● **Work required**
In the listing, locate the line containing "From the group", then quote it and all following lines exactly. Omit pictures.

— START OF Records for this exercise —

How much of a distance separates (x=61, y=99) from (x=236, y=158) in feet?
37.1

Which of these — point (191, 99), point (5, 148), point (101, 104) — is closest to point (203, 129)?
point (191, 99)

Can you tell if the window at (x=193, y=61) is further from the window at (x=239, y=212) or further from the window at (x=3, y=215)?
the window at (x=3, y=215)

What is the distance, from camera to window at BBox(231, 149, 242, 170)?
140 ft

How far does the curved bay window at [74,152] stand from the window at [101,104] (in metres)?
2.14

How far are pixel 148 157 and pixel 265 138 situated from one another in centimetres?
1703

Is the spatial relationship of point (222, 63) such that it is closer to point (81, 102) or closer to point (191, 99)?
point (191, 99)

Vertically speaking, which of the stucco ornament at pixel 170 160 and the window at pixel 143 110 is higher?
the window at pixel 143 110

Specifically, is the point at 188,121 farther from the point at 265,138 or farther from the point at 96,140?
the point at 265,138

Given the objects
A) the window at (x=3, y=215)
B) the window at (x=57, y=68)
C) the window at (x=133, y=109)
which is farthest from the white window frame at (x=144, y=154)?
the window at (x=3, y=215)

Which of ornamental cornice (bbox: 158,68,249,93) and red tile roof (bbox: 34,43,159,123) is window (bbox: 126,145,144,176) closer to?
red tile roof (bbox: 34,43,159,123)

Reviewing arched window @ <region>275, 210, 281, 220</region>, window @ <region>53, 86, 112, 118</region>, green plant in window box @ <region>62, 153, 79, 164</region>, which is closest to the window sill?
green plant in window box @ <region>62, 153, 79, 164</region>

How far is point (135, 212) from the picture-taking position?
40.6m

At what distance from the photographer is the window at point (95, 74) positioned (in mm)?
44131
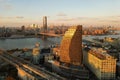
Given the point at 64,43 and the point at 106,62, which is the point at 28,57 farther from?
the point at 106,62

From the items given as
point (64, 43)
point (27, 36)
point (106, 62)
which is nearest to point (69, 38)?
point (64, 43)

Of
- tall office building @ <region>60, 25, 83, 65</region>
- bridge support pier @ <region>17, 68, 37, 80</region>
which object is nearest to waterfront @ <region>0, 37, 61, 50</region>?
tall office building @ <region>60, 25, 83, 65</region>

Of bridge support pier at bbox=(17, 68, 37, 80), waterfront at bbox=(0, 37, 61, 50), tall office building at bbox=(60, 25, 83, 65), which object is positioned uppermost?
tall office building at bbox=(60, 25, 83, 65)

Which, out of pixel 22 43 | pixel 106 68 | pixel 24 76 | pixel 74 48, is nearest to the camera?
pixel 24 76

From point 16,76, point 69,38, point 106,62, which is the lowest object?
point 16,76

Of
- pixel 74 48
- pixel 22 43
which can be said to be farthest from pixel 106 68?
pixel 22 43

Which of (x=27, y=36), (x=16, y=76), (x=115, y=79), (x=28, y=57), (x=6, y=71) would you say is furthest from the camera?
(x=27, y=36)

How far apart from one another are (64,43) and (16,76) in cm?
245

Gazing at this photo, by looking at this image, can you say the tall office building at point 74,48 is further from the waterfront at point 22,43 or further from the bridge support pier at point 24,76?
the waterfront at point 22,43

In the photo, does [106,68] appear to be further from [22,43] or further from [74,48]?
[22,43]

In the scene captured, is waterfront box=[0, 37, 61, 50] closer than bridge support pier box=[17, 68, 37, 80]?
No

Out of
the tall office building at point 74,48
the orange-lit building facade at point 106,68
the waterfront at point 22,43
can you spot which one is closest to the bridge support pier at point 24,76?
the tall office building at point 74,48

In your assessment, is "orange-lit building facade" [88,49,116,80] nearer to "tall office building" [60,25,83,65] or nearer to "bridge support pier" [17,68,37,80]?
"tall office building" [60,25,83,65]

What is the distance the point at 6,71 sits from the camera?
9086 millimetres
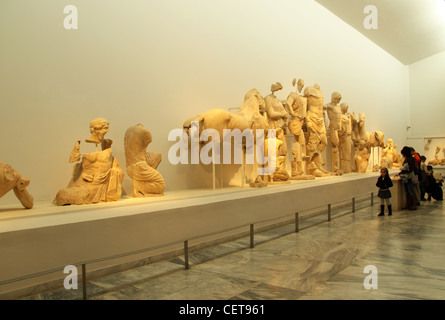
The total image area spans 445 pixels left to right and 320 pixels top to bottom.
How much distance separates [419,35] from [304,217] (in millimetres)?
12868

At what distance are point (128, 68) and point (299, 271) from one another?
4.27m

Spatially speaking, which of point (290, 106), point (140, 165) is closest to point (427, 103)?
point (290, 106)

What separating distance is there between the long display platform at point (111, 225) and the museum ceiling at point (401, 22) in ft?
28.7

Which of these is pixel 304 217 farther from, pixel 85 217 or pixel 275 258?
pixel 85 217

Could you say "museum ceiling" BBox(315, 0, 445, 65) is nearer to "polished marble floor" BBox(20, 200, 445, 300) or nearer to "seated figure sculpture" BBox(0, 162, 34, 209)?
"polished marble floor" BBox(20, 200, 445, 300)

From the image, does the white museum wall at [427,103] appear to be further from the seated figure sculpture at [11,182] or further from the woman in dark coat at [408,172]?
the seated figure sculpture at [11,182]

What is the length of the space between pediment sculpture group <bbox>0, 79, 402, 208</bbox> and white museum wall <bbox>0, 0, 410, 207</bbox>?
60 centimetres

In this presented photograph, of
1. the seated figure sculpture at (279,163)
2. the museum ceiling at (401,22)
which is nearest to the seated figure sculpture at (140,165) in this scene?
the seated figure sculpture at (279,163)

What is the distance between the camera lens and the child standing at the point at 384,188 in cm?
780

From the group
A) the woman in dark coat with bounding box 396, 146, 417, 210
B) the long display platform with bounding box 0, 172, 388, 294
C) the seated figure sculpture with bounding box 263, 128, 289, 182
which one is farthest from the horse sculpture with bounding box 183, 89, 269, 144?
the woman in dark coat with bounding box 396, 146, 417, 210

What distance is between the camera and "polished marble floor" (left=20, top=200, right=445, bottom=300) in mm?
3658

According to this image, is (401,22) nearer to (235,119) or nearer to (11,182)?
(235,119)

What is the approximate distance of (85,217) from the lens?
4172 mm
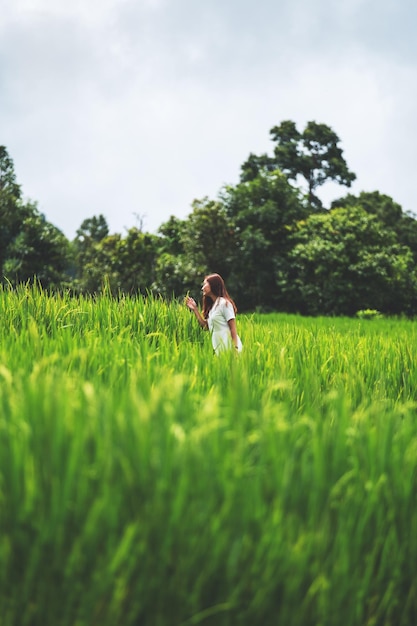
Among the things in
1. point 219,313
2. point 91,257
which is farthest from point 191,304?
point 91,257

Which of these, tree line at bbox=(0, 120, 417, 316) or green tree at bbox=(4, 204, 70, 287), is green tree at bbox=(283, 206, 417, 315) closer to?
tree line at bbox=(0, 120, 417, 316)

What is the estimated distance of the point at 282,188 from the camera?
29562 millimetres

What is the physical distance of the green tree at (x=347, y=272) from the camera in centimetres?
2605

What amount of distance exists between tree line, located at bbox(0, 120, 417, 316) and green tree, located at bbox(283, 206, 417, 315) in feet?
0.17

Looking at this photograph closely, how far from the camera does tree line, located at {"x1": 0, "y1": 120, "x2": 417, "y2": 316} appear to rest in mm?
26375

— END OF Records for this exercise —

● **Worked answer**
From the group
A) the woman in dark coat with bounding box 396, 146, 417, 210
B) the long display platform with bounding box 0, 172, 388, 294
C) the seated figure sculpture with bounding box 263, 128, 289, 182
which one is farthest from the horse sculpture with bounding box 183, 89, 269, 144?
the woman in dark coat with bounding box 396, 146, 417, 210

What distance is between the camera and "polished marble floor" (left=20, top=200, right=445, bottom=300) in mm?
3658

According to this image, is (401,22) nearer to (235,119) or nearer to (11,182)?
(235,119)

What is the approximate distance of (85,217) from the lens?
4172 mm
Among the things in
1. point 219,313
2. point 91,257
which is farthest from point 191,304?
point 91,257

Which of these, tree line at bbox=(0, 120, 417, 316) or green tree at bbox=(4, 204, 70, 287), is green tree at bbox=(283, 206, 417, 315) closer to?
tree line at bbox=(0, 120, 417, 316)

What is the estimated distance of the point at 282,188 from the camera?
29562 millimetres

What is the physical distance of the green tree at (x=347, y=272) from the camera in centimetres?
2605

What amount of distance exists between tree line, located at bbox(0, 120, 417, 316) and green tree, located at bbox(283, 206, 417, 315) in feet?
0.17

Looking at this photograph closely, how far from the camera does tree line, located at {"x1": 0, "y1": 120, "x2": 417, "y2": 316} appear to rest in mm?
26375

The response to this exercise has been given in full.